- **Passage**:
================

7. IF THE ESTATE HAD SUFFICIENT ASSETS TO PAY ALL IRS TAXES, BUT BECAUSE THE ESTATE ASSETS' VALUE PLUMMETED AND THE TAXES COULD NOT BE PAID, IS THE EXECUTOR PERSONALLY LIABLE?
Answer: No. Example: A decedent has unpaid taxes of $12. When the decedent died, the assets were worth, $20. The economy suffered a depression and the estate assets dropped in value to $7. The executor pays the $7 to the IRS, leaving $5 of unpaid taxes. The executor is not personally liable to the IRS for the $5 because the law (§3713) only imposes personal liability where the executor paid other creditors or made beneficiary distributions which left the estate with insufficient funds to pay the entire $12 of taxes.

June 1, 2011
Posted by Howard Sanger

Fiduciary Liability For Unpaid Taxes -- Part II

4. CAN A PERSON BE RESPONSIBLE TO PAY THE DECEDENT'S UNPAID TAXES IF THE PERSON IS NOT THE COURT APPOINTED EXECUTOR?

Answer: Yes. IRC §2203 defines "executor" as the duly appointed executor or administrator, or if none has been appointed, then any person in actual or constructive possession of any property of the decedent.

5. IS THE EXECUTOR PERSONAL LIABLE FOR THE UNPAID TAXES OF THE DECEDENT?

Answer: Except is explained in Part III to-be-published next week, the answer is "no". The executor is not personally responsible for the decedent's unpaid taxes. The executor's duty to pay the decedent's taxes is in his representative capacity, using the decedent's estate assets, and not the executor's personal assets. Thus, if the decedent's unpaid taxes total $12, and the estate assets total $10, and the executor pays the $10 to the IRS, the executor in his personal capacity is not liable for the $2 of unpaid taxes; the executor's personal assets are not liable for the $2 of the decedent's unpaid taxes. However, a foolish or ill-advised executor could find himself personally liable and his personal assets taken by the IRS by a non-IRC provision: §3713 of 31 U.S. Code. See also Cal. Rev & Tax Code §19516.

May 23, 2011
Posted by Howard Sanger

Fiduciary Liability For Unpaid Taxes -- Part I

1. MUST AN EXECUTOR FILE A DECEDENT'S FINAL INCOME TAX RETURNS?
Let's say you act as an executor for a decedent who died in 2011. The decedent died before filing his 2010 personal income tax return. Must you, as executor, file the decedent's 2010 personal income tax returns? Answer: Yes. IRC §6012(b)(1) provides that if a decedent dies before filing his personal income tax return, the responsibility to file the income tax return falls upon his "executor, administrator, or other person charged with the property of such decedent."

2. MUST AN EXECUTOR FILE A DECEDENT'S GIFT TAX RETURNS?
Let's say you act as an executor for a decedent who died in 2011. The decedent died before filing his 2010 gift tax return for gifts made in 2010. Must you, as executor, file the decedent's gift tax returns? Answer: Yes. Treasury Regulation §25.6019-1(g) places the responsibility for filing the decedent's gift tax return on the executor or administrator.

3. MUST AN EXECUTOR PAY THE DECEDENT'S PRE-DEATH TAXES?

================

- **Dataset excerpt**:
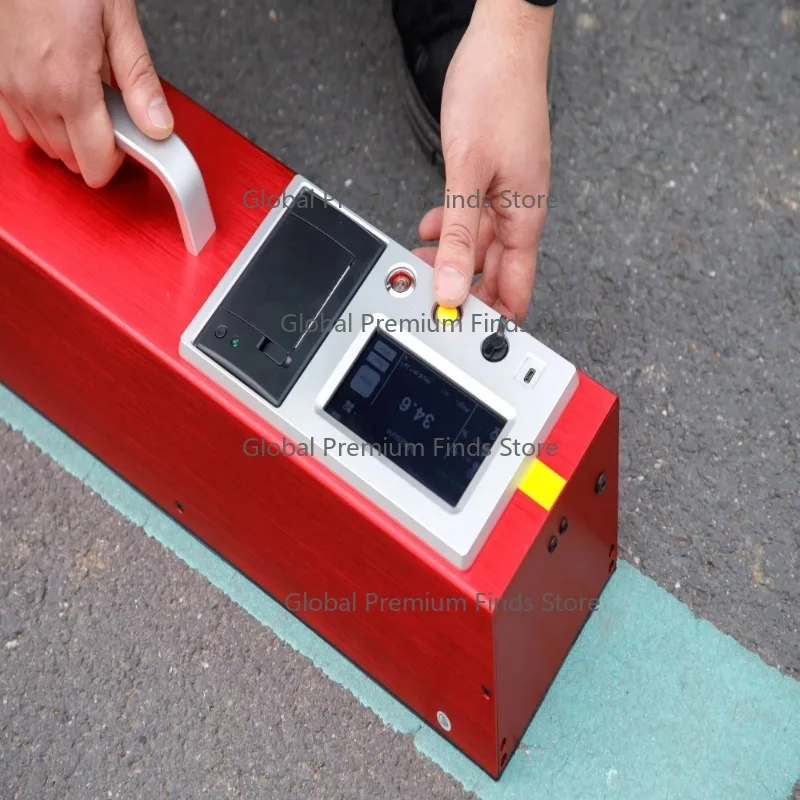 Retro-Reflective Horizontal Road Line Marking Measuring Device Road Marking Retroreflectometer for Road Safety Inspection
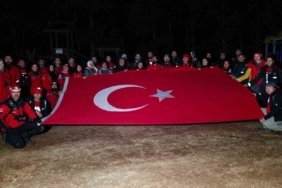 Eskişehir’de gece vakti zorlu arazi şartlarında arama kurtarma tatbikatı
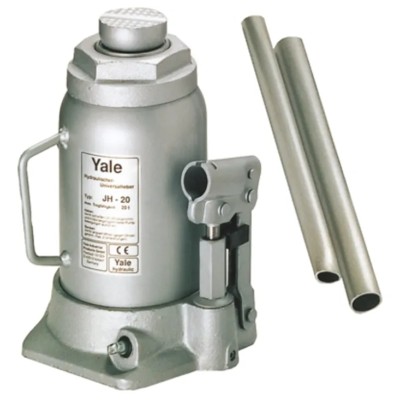 YALE Bottle Jack 30 t Load Capacity 460 mm Minimum and Maximum Lifting Height Model 13300408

================

- **Problem to work on**: Retype the post on executor liability for unpaid taxes, starting with "Answer: Yes. IRC §2203" and going on through "OF THE DECEDENT?". You can leave the listing aside; nothing here depends on it.

- **Solved exercise**:
Answer: Yes. IRC §2203 defines "executor" as the duly appointed executor or administrator, or if none has been appointed, then any person in actual or constructive possession of any property of the decedent.

5. IS THE EXECUTOR PERSONAL LIABLE FOR THE UNPAID TAXES OF THE DECEDENT?